> _Excerpt to read_:
▬▬▬

It is truly marvellous.

20 July, 2011

"Our Society Stands for Democracy and Proper Drains"

The last two weeks, as revelation after revelation, has exposed goings on in the press, the police and government have been, to say the least, memorable and undeniably worrying about  the state of the nation. On more than one occasion in the past week or so I have felt quite sorry for TV newsreaders who seemed to be in the position of making it up they went along – so rapidly were the revelations coming! However, for me, a serious situation in the past two days has now descended into the realms of bizarre farce – and  I find this rather more worrying. It’s about the direction that our whole society is moving not just a few bent coppers, sleazy politicians, powerful media moguls and the like.
Shaving foam pies -
but where is the security!

▬▬▬

> _Provided data_:

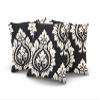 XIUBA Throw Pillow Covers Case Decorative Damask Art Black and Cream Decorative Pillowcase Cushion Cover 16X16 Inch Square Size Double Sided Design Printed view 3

▬▬▬

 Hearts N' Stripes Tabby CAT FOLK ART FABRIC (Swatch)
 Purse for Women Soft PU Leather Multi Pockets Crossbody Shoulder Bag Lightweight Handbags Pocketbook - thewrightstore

▬▬▬

> _Activity 1_: Write out again, word for word, the part of the post above from "It is truly" to "is the security!".
> _Activity 2_: Which groups does the post say have had their goings on exposed over the last two weeks? List every one.

> _Written solution 1_:
It is truly marvellous.

20 July, 2011

"Our Society Stands for Democracy and Proper Drains"

The last two weeks, as revelation after revelation, has exposed goings on in the press, the police and government have been, to say the least, memorable and undeniably worrying about  the state of the nation. On more than one occasion in the past week or so I have felt quite sorry for TV newsreaders who seemed to be in the position of making it up they went along – so rapidly were the revelations coming! However, for me, a serious situation in the past two days has now descended into the realms of bizarre farce – and  I find this rather more worrying. It’s about the direction that our whole society is moving not just a few bent coppers, sleazy politicians, powerful media moguls and the like.
Shaving foam pies -
but where is the security!

> _Written solution 2_: The press, the police and government.